### FONTE
Intervista al regista, drammaturgo e docente di recitazione e drammaturgia

Roberto Cavosi

INTERVISTA A ROBERTO CAVOSI


1) Prof. Cavosi, cos’è per Lei il Teatro?

"Il Teatro è una liturgia laica, un “oggetto” sociale, una messa politica. Il fruitore deve essere un tutt’uno col palcoscenico, deve ogni volta, attraverso la scena, scoprirsi agli altri. Il Teatro senza questi presupposti non è tale, è altro, può essere un fatto commerciale, un fatto d’intrattenimento, un fatto di esercizio, ma non è teatro. Non è sufficiente che delle persone stiano sul palcoscenico ed altre in platea, moltissimi stanno in macchina ma non fanno Formula uno, molti si picchiano ma non saliranno mai su un vero “Ring”, altri fanno delle diete ma non sono un popolo sottonutrito del Terzo Mondo. Il Teatro è un luogo squisitamente sociale, d’aggregazione, come la messa. Il filo che ci lega agli altri in teatro fa parte del gioco, il gioco che si instaura tra uomo e uomo: attore-spettatore, evento scenico - pubblico e viceversa. Uomini che cercano sé stessi, che si confrontano attraverso la testimonianza di un accadimento che ogni sera nasce ritualmente per la prima volta. Andare a teatro non è mai un gesto superficiale, disattento, leggero o consueto. E’ semmai un atto di volontà: come diceva Piscator “andare a teatro non è come bere un bicchiere di grappa”, è piuttosto un atto di vita, come combattere o partorire. Andare a teatro è un atto attivo. Andare a teatro è cavalcare il proprio tempo."

Domande sulla geometria della scena:

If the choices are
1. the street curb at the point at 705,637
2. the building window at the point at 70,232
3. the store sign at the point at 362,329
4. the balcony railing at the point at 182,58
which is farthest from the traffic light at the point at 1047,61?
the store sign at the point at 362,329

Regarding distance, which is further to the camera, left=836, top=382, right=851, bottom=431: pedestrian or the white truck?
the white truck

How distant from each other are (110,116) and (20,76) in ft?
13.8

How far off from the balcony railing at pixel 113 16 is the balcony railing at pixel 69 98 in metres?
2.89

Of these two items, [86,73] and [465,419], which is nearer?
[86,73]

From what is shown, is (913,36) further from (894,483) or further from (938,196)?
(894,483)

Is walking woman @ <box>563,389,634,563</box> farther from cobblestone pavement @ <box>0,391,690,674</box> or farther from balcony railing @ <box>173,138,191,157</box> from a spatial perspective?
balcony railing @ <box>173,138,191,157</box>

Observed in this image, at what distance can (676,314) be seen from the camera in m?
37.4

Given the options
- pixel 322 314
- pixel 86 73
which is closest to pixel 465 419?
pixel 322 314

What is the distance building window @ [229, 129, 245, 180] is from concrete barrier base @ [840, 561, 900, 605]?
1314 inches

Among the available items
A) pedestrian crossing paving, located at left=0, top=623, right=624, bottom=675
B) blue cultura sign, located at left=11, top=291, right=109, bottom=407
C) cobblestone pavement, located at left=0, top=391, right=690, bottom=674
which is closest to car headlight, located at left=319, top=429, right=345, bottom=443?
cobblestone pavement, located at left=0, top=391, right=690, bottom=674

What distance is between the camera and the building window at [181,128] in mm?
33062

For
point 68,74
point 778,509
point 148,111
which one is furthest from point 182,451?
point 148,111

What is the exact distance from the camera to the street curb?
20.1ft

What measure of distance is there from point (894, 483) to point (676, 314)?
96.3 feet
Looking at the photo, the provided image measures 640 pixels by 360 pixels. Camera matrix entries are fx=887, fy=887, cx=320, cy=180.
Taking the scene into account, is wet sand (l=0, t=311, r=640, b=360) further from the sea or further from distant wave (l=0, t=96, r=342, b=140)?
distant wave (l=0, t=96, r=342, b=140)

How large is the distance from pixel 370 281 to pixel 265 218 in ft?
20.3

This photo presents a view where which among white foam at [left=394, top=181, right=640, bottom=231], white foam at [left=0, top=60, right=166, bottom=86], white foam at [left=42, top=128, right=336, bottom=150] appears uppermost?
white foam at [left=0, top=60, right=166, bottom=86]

### CONSEGNA SCRITTA
Nell'intervista, la frase che inizia con "Andare a teatro non è mai" attribuisce al gesto alcuni aggettivi. Elencali tutti.

### RISPOSTA ALL'ESERCIZIO
superficiale, disattento, leggero, consueto